By Stephanie Pheasant-Recollet, Youth Programs Assistant
Working with Birch Bark had been a long-awaited skill that I had tucked away, during the Spring of 2016. Just last year, that skill resurfaced, but evolved with a newfound understanding and appreciation for the versatile material. With the guidance of my Anishinaabe culture and friends, my daughter (6) and I were able to learn more than ever.
When I first handled Birch Bark, it was during a porcupine quill box workshop. Already peeled from the tree, and displayed nicely for everyone’s use. Convenient. At the time, I mostly saw this workshop as an opportunity for a new skill I could use later on, should I need it. I never did, until I started observing others in the area sharing its use on social media. It was then that something started to click.
Ancestral knowledge teaches us, in the simplest form, that we don’t take this, or that, because it will offset that over there.Stephanie Pheasant-Recollet
There are a lot of things we don’t need, mostly collected to fill a void we think needs to be filled: maybe with historic trinkets, random objects, and items for monetary display. Materialism/Consumerism. This is fine, but with my growing thirst for knowledge of the land, I decided to fill that void with the education of knowing how to do things with Mother Earth’ s provisions. From art, to plant harvesting(foods/medicine), to tools, to canoes, dwellings, and more!

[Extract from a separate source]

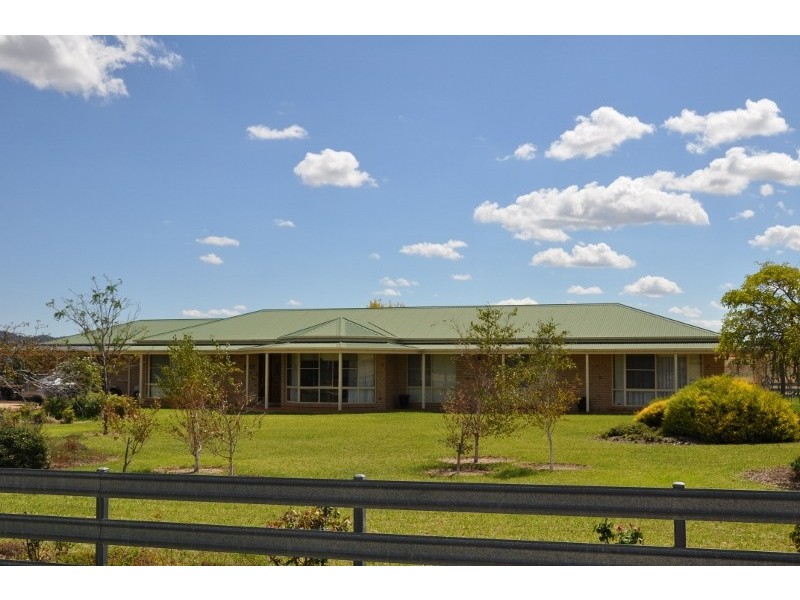 “Heatherville” Canowindra Road, Eugowra NSW 2806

And yes, I grasp that we are in a time of not needing to take any more than we should from a planet – that is hurting more than healing. But, a lot of Indigenous peoples across the globe have a sacred connection and understanding of their lands (geography) and how different things affect one another(environmental science!). Ancestral knowledge teaches us, in the simplest form, that we don’t take this, or that, because it will offset that over there. In depth with our own cultures, there is beauty in these understandings, paired with appreciation in knowledge that runs to the core of our being. With these teachings, sustainability is ingrained within my culture and language. This holds me accountable to not over harvest and only take what I need. This knowing, allowed indigenous people of turtle island to live sustainability for thousands of years!

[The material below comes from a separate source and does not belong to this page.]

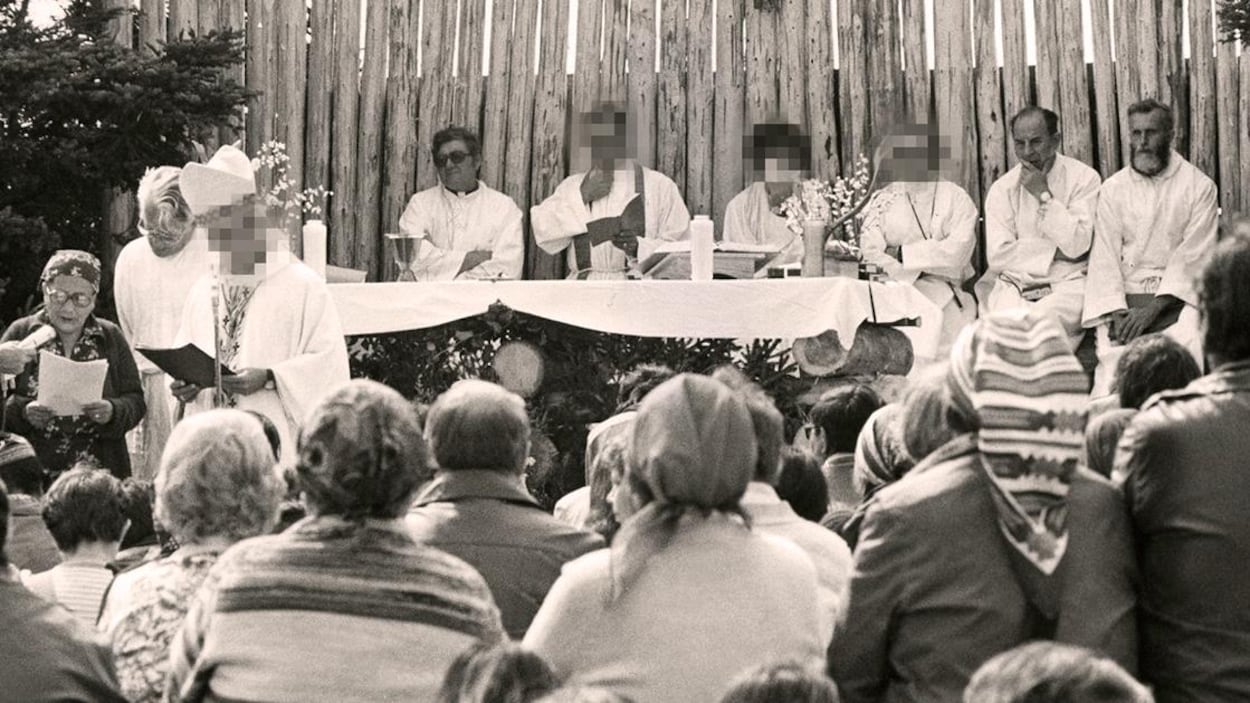 Des missionnaires oblats devant des Innus venant participer à une célébration religieuse.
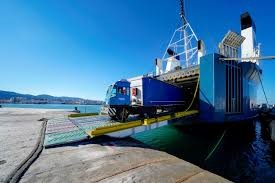 El transporte marítimo de corta distancia cuestiona la eficacia del programa de ecoincentivos (24/04/2025)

That there’s more to the act of doing just to do it, but to do things with intention, purpose, and understanding. And if you don’t know how, something she always said, was to: “Just do it!” Somewhere along the way the answer will come to you.Stephanie Pheasant-Recollet
Near the ending of last Spring, I harvested my first piece of Birch Bark! And let me tell you, it is not easy. While still grasping how to work with the bark, I stored it, until I gained more understanding in the following Fall & Winter months, from amazing new friends on social media platforms. Also, during this short time, I gained a vast appreciation for working with natural materials. I learned how to utilize the trees and plants for tools, foods, and medicines. What I did notice was a lot of the stuff I searched for have been close to or on the waterways. Which I felt would have been easier with a canoe, and this is where the idea of commitment started. I wanted to make my own canoe. Sure, I could buy one, but why? My ancestors made their own, I’m sure I could too.
Before I joined Waterlution, a part of my family suffered a great loss, as well as the people who knew this amazing Nokomis (Grandmother). A lot of people know her as the Water Walker, or Grandmother Josephine-baa, but she was my aunt and a great inspiration to me. Although passed, she helped me understand dedication and commitment to the greater world of spirituality, in our culture. That there’s more to the act of doing just to do it, but to do things with intention, purpose, and understanding. And if you don’t know how, something she always said, was to: “Just do it!” Somewhere along the way the answer will come to you. My answer was, a commitment to Birch Bark.
Having no knowledge of how to start, I soaked in every ounce of whatever resources were out there. It was during this time, I got in touch with the Great Canoe Journey Program by Waterlution. Understandably, it was the name that got me! While there, I learned more from a canoe maker that shared what he knew, as well as later in my volunteering, I got to see a real Birch Bark canoe! Having gained some strong confidence in sharing my knowledge with others, I am now proud to say I have found a teacher to help me build a canoe, as well as making some new friends with canoe builders!